Reproduce all of the data that follows, character for character.

▸ Collected data
/---

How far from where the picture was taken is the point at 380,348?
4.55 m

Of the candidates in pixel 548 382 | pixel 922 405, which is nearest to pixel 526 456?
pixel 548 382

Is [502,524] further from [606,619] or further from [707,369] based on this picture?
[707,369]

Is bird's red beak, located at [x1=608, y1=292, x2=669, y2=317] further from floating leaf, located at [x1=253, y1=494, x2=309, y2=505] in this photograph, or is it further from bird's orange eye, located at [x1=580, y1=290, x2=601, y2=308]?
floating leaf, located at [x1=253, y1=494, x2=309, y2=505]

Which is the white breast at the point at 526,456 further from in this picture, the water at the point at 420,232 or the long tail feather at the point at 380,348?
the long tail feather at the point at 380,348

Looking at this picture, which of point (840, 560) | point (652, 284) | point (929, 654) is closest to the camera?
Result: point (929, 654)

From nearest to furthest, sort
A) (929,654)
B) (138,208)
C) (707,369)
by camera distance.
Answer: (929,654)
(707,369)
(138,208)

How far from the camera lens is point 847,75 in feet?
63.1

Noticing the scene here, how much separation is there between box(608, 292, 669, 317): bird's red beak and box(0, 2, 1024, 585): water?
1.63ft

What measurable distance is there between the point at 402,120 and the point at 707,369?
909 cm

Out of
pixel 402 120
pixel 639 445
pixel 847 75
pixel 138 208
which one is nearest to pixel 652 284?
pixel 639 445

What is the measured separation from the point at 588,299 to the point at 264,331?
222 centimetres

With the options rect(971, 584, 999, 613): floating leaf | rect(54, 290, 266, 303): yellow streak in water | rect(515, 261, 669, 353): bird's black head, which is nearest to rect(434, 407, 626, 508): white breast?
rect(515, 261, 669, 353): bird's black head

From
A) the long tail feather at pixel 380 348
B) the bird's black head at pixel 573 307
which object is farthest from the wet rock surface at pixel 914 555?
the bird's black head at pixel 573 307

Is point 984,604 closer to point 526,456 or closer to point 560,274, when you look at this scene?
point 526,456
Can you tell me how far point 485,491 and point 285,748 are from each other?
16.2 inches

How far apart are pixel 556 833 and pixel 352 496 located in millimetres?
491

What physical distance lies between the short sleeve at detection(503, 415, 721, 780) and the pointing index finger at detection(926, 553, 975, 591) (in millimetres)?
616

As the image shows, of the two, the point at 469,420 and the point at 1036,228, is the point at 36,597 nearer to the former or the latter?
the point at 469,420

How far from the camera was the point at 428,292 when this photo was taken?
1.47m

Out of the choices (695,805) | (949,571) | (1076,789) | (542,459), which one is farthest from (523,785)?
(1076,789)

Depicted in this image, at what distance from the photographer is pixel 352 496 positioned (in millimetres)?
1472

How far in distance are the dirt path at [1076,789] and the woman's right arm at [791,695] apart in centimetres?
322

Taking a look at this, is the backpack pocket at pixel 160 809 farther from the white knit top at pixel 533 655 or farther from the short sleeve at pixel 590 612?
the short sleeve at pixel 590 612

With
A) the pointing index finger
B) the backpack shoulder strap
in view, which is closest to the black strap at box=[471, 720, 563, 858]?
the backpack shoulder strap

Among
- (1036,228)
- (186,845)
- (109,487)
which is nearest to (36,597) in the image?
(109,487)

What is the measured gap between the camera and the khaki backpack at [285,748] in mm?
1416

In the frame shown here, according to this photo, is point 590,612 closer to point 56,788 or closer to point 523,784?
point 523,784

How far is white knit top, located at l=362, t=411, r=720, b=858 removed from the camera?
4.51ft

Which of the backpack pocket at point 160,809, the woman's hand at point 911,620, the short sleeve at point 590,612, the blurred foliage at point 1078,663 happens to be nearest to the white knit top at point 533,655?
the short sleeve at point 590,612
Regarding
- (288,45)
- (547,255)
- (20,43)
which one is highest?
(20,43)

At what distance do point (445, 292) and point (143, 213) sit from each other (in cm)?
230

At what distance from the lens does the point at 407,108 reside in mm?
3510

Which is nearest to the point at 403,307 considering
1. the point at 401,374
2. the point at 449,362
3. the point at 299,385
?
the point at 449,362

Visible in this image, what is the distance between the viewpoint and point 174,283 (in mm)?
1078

\---

▸ Output below
How far from where the picture was taken is the point at 380,348?
4.55 m

Of the candidates in pixel 548 382 | pixel 922 405, which is nearest to pixel 526 456?
pixel 548 382

Is [502,524] further from [606,619] or further from [707,369] based on this picture?
[707,369]

Is bird's red beak, located at [x1=608, y1=292, x2=669, y2=317] further from floating leaf, located at [x1=253, y1=494, x2=309, y2=505] in this photograph, or is it further from bird's orange eye, located at [x1=580, y1=290, x2=601, y2=308]?
floating leaf, located at [x1=253, y1=494, x2=309, y2=505]

Which is the white breast at the point at 526,456 further from in this picture, the water at the point at 420,232 or the long tail feather at the point at 380,348?
the long tail feather at the point at 380,348

Looking at this picture, which of point (840, 560) | point (652, 284) | point (929, 654) is closest to the camera?
Result: point (929, 654)

From nearest to furthest, sort
A) (929,654)
B) (138,208)
C) (707,369)
by camera distance.
Answer: (929,654)
(707,369)
(138,208)

How far from the camera lens is point 847,75 in feet?
63.1

Noticing the scene here, how much separation is there between box(608, 292, 669, 317): bird's red beak and box(0, 2, 1024, 585): water?
1.63ft

What measurable distance is there between the point at 402,120 and the point at 707,369?
909 cm

Out of
pixel 402 120
pixel 639 445
pixel 847 75
pixel 138 208
which one is nearest to pixel 652 284?
pixel 639 445

What is the measured separation from the point at 588,299 to the point at 264,331?
222 centimetres

With the options rect(971, 584, 999, 613): floating leaf | rect(54, 290, 266, 303): yellow streak in water | rect(515, 261, 669, 353): bird's black head, which is nearest to rect(434, 407, 626, 508): white breast?
rect(515, 261, 669, 353): bird's black head

From
A) the long tail feather at pixel 380 348
B) the bird's black head at pixel 573 307
which object is farthest from the wet rock surface at pixel 914 555?
the bird's black head at pixel 573 307

Is point 984,604 closer to point 526,456 or closer to point 560,274, when you look at this scene?
point 526,456
Can you tell me how far point 485,491 and point 285,748 are from each other?
16.2 inches

How far apart are pixel 556 833 and pixel 352 496 located in millimetres?
491

What physical distance lies between the short sleeve at detection(503, 415, 721, 780) and the pointing index finger at detection(926, 553, 975, 591) (in millimetres)?
616

As the image shows, of the two, the point at 469,420 and the point at 1036,228, is the point at 36,597 nearer to the former or the latter?
the point at 469,420

How far from the camera was the point at 428,292 when this photo was taken?
1.47m

Out of the choices (695,805) | (949,571) | (1076,789) | (542,459), which one is farthest from (523,785)?
(1076,789)

Depicted in this image, at what distance from the photographer is pixel 352 496 positioned (in millimetres)?
1472

How far in distance are the dirt path at [1076,789] and the woman's right arm at [791,695] apart in centimetres?
322

Taking a look at this, is the backpack pocket at pixel 160 809 farther from the white knit top at pixel 533 655 or farther from the short sleeve at pixel 590 612?
the short sleeve at pixel 590 612

With
A) the pointing index finger
B) the backpack shoulder strap
in view, which is closest to the black strap at box=[471, 720, 563, 858]?
the backpack shoulder strap

Among
- (1036,228)
- (186,845)
- (109,487)
which is nearest to (36,597) in the image?
(109,487)

What is the measured gap between the camera and the khaki backpack at [285,748] in mm?
1416

In the frame shown here, according to this photo, is point 590,612 closer to point 56,788 or closer to point 523,784?
point 523,784

How far is white knit top, located at l=362, t=411, r=720, b=858 removed from the camera?
4.51ft

Which of the backpack pocket at point 160,809, the woman's hand at point 911,620, the short sleeve at point 590,612, the blurred foliage at point 1078,663 happens to be nearest to the white knit top at point 533,655?
the short sleeve at point 590,612
Regarding
- (288,45)
- (547,255)
- (20,43)
which one is highest?
(20,43)

At what distance do point (445, 292) and point (143, 213) sit from each other (in cm)?
230

At what distance from the lens does the point at 407,108 reside in mm?
3510

Which is nearest to the point at 403,307 considering
1. the point at 401,374
2. the point at 449,362
3. the point at 299,385
?
the point at 449,362

Visible in this image, what is the distance between the viewpoint and point 174,283 (in mm)?
1078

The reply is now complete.